*GIVEN TASK*:
Copy out the listing lines between the line holding "From the camera, how" and the line holding "1227 centimetres", inclusive, substituting "tree stump" for "tree trunk" and keeping everything else unchanged.

• • • •

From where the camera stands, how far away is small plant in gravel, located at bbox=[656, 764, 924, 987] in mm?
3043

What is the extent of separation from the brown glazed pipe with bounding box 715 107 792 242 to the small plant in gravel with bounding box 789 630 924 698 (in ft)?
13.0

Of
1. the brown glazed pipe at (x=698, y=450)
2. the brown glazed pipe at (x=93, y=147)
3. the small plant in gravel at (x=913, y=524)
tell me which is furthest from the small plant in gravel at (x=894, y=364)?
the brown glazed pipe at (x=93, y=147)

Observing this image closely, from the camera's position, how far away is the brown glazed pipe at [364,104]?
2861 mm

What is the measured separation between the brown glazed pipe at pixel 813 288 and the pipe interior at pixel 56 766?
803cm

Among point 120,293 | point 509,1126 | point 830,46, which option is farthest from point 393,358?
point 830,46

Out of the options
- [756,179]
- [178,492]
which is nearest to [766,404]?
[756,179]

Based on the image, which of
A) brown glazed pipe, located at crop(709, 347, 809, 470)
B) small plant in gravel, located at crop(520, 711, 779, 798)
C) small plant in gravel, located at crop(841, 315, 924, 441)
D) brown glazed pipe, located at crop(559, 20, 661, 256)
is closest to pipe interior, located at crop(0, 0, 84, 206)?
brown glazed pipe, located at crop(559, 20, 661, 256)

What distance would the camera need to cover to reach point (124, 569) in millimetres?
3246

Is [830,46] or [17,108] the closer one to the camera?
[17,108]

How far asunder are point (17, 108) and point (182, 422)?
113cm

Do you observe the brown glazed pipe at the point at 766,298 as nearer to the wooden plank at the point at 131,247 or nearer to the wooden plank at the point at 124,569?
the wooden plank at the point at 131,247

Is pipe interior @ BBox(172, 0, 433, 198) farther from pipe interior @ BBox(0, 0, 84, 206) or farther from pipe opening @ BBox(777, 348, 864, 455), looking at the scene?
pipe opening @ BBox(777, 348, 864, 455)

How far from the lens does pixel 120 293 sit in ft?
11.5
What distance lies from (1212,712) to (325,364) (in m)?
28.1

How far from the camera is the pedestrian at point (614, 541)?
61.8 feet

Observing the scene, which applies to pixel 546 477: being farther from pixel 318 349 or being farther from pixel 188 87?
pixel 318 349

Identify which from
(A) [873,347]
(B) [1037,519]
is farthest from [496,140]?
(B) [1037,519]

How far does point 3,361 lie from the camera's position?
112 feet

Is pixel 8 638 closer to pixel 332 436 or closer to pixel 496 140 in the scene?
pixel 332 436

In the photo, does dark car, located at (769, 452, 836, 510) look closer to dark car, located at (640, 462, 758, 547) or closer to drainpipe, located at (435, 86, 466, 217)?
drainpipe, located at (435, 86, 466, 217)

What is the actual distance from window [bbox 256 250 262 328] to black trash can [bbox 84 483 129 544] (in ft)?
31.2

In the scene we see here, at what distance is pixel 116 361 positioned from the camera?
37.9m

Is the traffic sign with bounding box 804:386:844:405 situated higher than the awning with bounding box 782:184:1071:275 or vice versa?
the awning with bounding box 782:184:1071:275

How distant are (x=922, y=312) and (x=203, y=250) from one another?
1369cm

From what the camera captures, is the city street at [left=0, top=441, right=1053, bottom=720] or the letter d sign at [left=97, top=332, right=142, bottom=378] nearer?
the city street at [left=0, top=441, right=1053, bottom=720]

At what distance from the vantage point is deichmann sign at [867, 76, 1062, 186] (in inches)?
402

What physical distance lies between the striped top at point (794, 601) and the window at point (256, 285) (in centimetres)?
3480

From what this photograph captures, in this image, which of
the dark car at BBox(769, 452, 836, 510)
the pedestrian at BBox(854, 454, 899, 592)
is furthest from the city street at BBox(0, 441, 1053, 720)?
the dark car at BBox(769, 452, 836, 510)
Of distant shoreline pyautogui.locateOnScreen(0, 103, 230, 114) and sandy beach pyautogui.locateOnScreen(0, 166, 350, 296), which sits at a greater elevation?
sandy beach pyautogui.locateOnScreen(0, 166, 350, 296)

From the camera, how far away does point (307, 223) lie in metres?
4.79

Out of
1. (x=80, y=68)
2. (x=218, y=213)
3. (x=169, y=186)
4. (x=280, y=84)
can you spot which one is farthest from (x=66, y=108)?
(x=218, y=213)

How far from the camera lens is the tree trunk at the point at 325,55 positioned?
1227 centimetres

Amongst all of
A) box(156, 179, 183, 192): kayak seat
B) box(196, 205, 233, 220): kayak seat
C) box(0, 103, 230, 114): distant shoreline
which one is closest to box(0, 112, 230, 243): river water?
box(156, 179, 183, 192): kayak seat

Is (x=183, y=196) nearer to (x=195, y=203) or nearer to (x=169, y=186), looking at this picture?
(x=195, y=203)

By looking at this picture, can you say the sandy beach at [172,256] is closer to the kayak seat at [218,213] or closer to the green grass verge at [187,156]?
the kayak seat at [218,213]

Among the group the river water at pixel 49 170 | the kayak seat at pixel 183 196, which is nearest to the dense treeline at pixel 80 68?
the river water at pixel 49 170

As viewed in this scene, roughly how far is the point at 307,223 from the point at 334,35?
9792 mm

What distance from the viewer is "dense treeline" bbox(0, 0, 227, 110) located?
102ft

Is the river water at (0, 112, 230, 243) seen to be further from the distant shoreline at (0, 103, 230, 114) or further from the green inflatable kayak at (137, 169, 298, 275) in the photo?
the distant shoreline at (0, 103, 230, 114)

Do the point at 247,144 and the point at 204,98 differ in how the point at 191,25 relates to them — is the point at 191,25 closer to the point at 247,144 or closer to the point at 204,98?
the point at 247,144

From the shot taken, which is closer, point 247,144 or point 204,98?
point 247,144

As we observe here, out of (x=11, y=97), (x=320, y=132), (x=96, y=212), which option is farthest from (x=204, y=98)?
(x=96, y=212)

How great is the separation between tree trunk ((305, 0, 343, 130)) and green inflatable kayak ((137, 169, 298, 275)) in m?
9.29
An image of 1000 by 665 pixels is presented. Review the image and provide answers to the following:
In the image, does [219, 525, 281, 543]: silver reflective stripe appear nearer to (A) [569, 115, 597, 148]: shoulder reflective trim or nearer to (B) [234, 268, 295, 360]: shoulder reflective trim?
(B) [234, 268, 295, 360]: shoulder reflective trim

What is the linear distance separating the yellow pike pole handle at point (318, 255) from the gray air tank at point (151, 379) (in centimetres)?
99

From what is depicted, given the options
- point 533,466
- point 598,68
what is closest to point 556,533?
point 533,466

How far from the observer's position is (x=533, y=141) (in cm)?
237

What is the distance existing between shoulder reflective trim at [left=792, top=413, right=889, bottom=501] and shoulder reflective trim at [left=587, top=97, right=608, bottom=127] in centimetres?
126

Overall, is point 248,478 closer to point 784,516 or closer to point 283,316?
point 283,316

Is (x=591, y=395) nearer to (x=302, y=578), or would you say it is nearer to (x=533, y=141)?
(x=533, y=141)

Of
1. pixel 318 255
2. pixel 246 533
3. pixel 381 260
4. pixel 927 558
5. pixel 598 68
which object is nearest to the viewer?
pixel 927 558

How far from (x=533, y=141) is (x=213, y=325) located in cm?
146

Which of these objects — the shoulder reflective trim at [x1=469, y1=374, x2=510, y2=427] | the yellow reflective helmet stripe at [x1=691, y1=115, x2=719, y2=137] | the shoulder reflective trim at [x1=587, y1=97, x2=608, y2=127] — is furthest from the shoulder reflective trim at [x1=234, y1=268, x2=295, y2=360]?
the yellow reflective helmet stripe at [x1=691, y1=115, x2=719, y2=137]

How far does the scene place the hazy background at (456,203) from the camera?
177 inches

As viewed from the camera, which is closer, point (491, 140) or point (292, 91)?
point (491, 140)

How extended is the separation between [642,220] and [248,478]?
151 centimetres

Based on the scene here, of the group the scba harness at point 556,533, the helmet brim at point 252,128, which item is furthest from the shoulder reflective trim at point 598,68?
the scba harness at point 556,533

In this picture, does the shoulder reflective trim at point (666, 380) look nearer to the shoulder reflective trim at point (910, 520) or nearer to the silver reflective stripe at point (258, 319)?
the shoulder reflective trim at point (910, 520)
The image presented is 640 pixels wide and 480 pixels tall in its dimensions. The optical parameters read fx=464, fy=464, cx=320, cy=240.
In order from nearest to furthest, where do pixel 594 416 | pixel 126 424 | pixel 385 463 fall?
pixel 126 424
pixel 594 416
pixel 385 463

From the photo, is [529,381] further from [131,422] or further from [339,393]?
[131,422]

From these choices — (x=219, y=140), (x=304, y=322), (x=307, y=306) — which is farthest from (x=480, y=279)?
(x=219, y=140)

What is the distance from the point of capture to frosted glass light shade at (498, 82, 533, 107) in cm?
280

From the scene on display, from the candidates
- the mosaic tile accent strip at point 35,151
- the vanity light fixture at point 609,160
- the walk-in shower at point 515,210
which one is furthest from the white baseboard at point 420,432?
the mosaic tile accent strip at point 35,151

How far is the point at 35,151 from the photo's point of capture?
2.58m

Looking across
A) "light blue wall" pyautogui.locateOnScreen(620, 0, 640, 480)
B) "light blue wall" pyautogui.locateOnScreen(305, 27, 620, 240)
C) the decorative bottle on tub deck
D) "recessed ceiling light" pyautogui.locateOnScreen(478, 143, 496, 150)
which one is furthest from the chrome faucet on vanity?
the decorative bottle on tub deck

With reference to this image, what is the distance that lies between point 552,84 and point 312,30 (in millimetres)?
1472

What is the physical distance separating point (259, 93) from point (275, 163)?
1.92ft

• • • •

*SOLUTION TO THE PROBLEM*:
From the camera, how far away does point (307, 223) lie in metres?
4.79

Out of
1. (x=80, y=68)
2. (x=218, y=213)
3. (x=169, y=186)
4. (x=280, y=84)
can you spot which one is farthest from (x=66, y=108)?
(x=218, y=213)

How far from the camera lens is the tree stump at the point at 325,55 positioned?
1227 centimetres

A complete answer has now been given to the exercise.